§ Your instructions
Copy the records that follow exactly as written, but not their pictures.

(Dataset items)
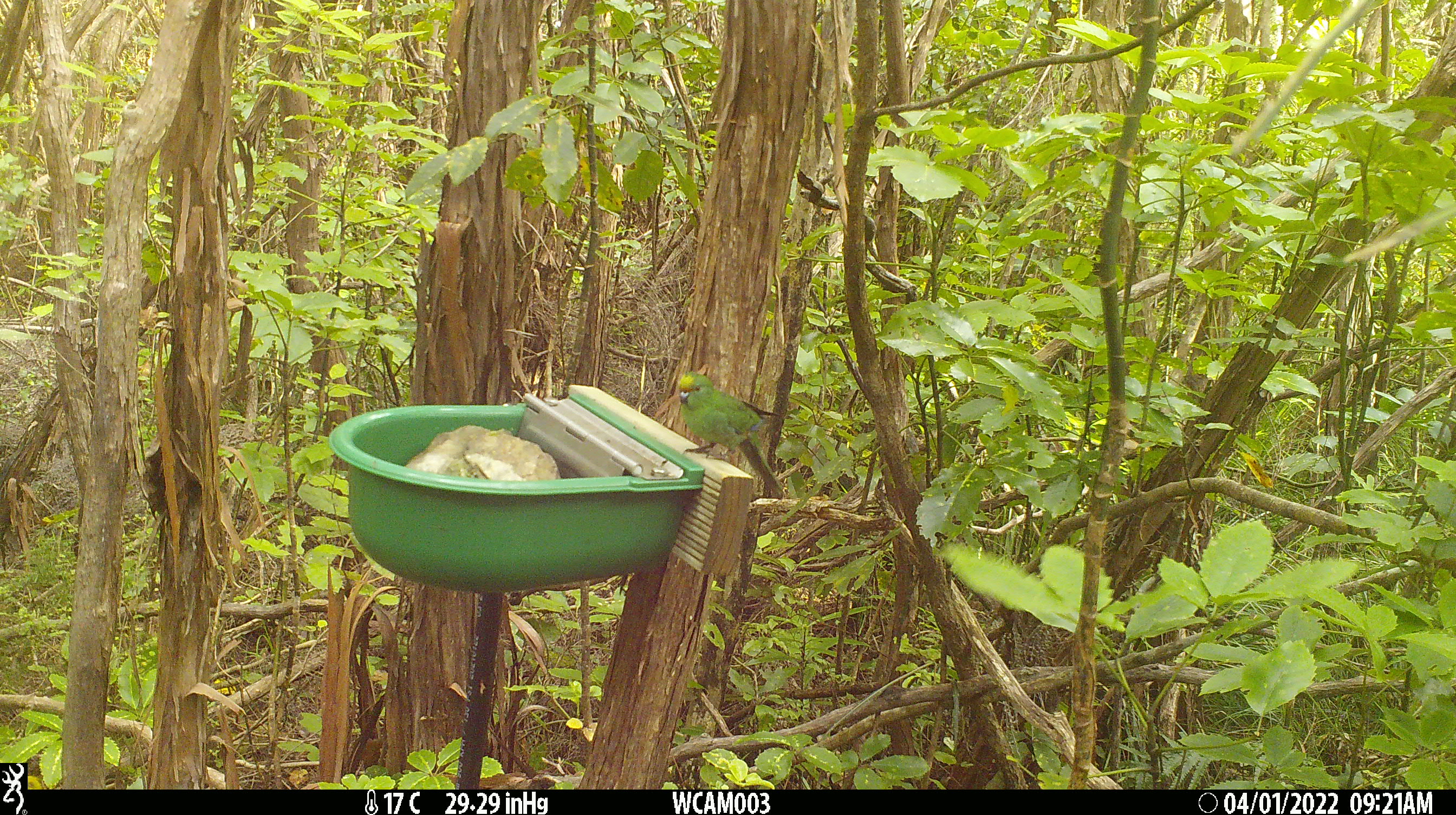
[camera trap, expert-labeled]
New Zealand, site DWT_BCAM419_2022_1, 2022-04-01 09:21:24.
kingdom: Animalia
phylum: Chordata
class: Aves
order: Psittaciformes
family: Psittaculidae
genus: Cyanoramphus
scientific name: Cyanoramphus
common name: parakeet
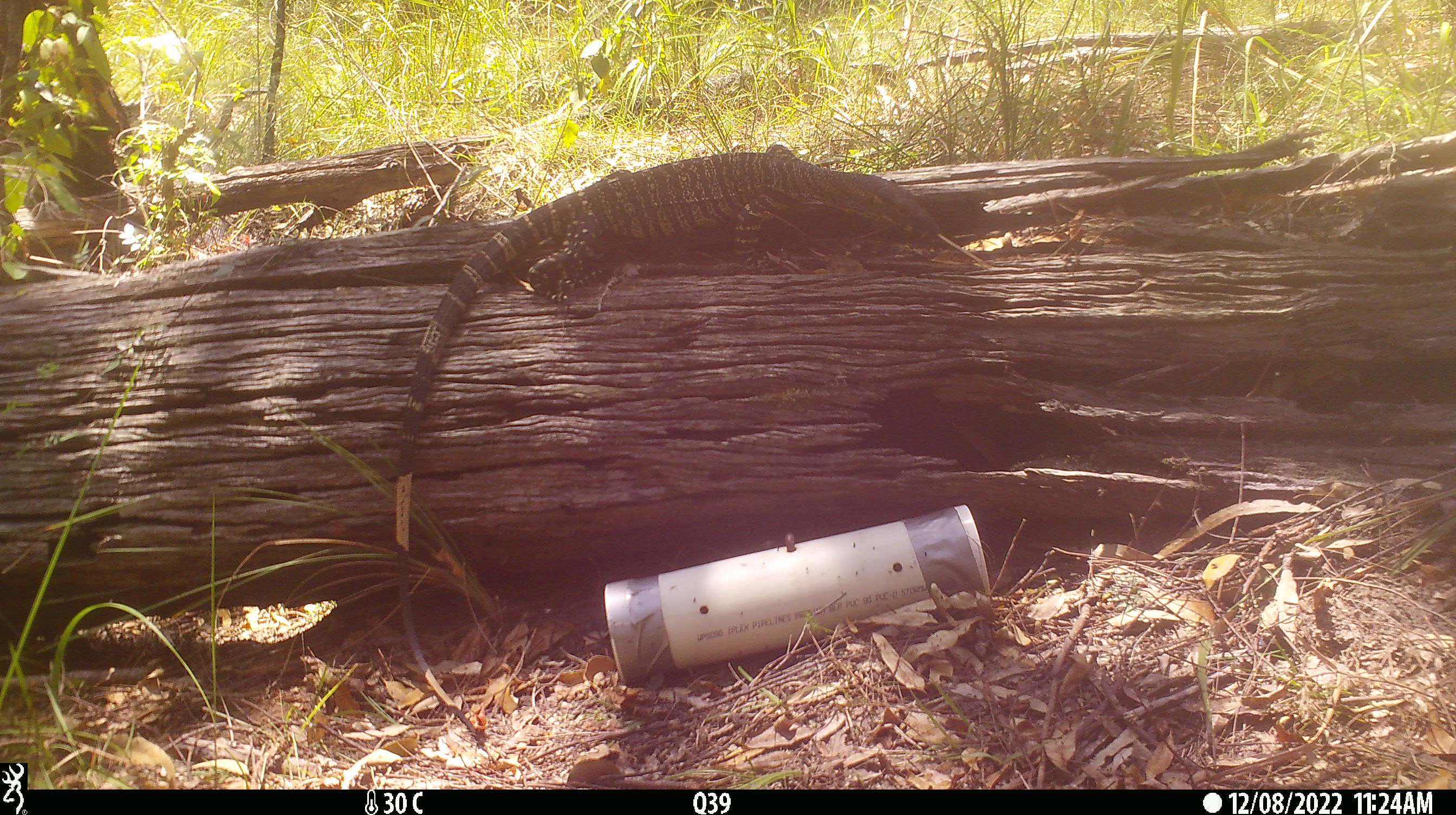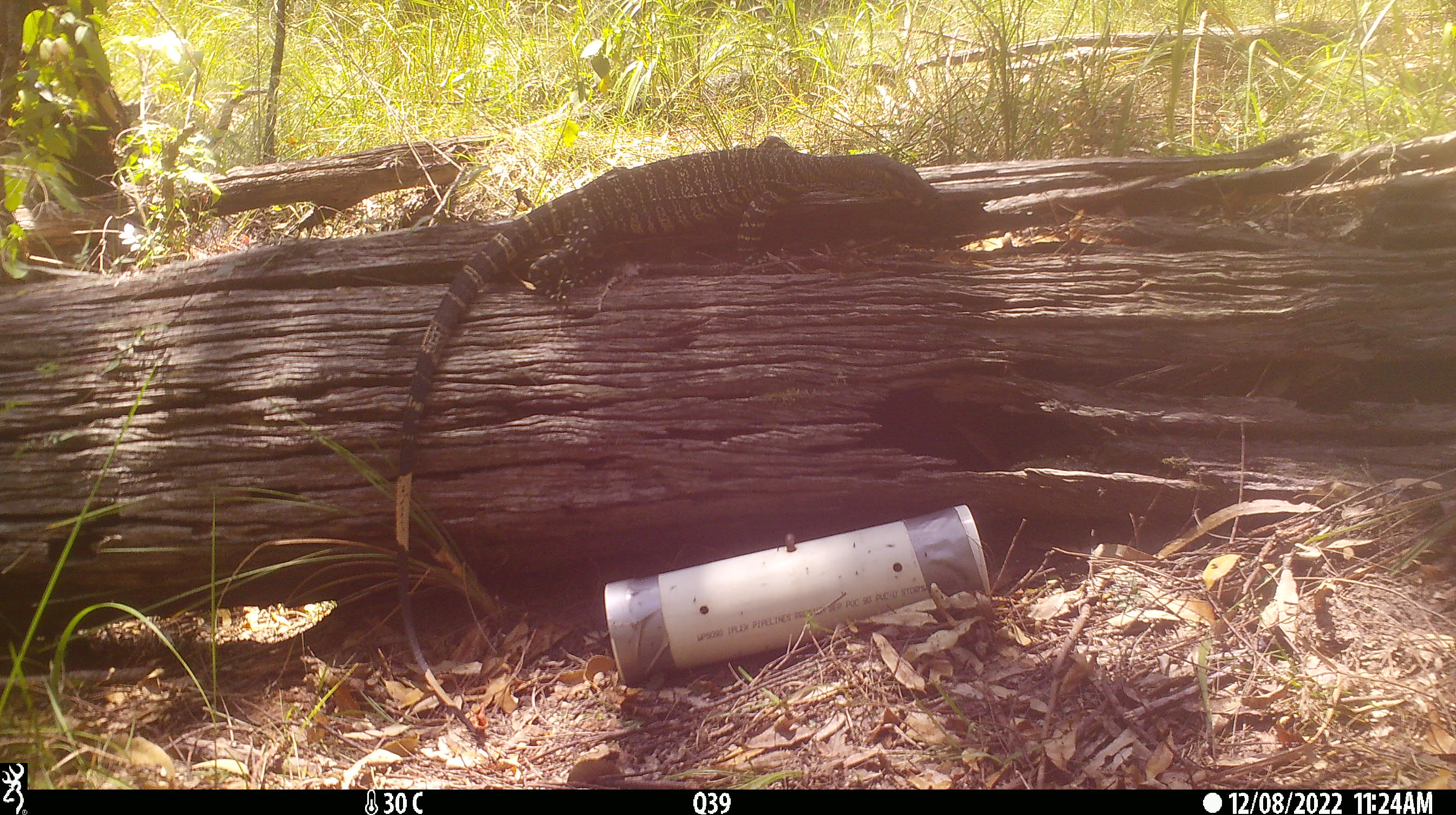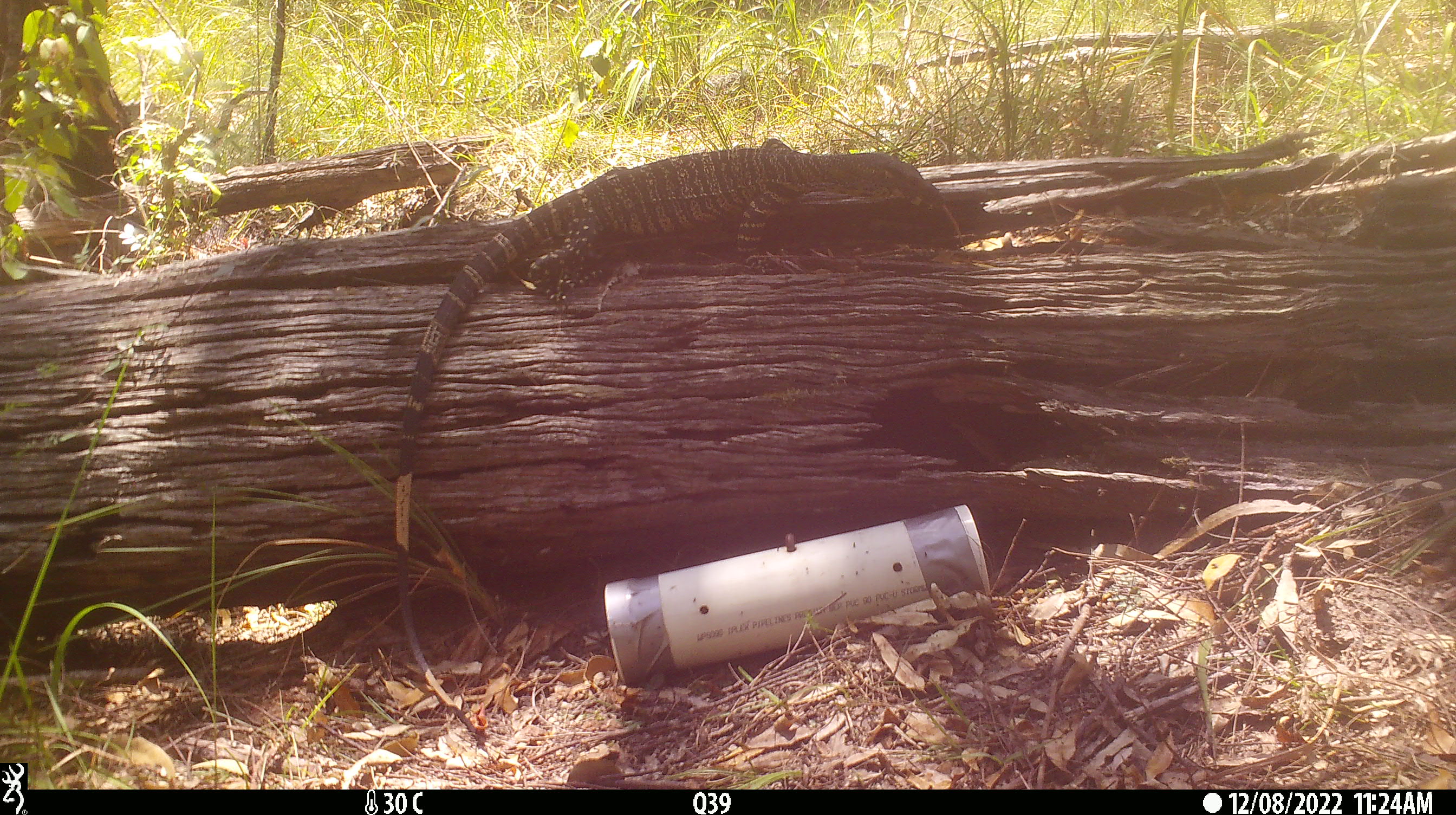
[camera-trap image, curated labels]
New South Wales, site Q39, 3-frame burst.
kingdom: Animalia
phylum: Chordata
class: Reptilia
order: Squamata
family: Varanidae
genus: Varanus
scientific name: Varanus varius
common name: lace monitor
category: goanna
Goanna (lace monitor) (Varanus varius).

§ Solution for this exercise
[camera trap, expert-labeled]
New Zealand, site DWT_BCAM419_2022_1, 2022-04-01 09:21:24.
kingdom: Animalia
phylum: Chordata
class: Aves
order: Psittaciformes
family: Psittaculidae
genus: Cyanoramphus
scientific name: Cyanoramphus
common name: parakeet
[camera-trap image, curated labels]
New South Wales, site Q39, 3-frame burst.
kingdom: Animalia
phylum: Chordata
class: Reptilia
order: Squamata
family: Varanidae
genus: Varanus
scientific name: Varanus varius
common name: lace monitor
category: goanna
Goanna (lace monitor) (Varanus varius).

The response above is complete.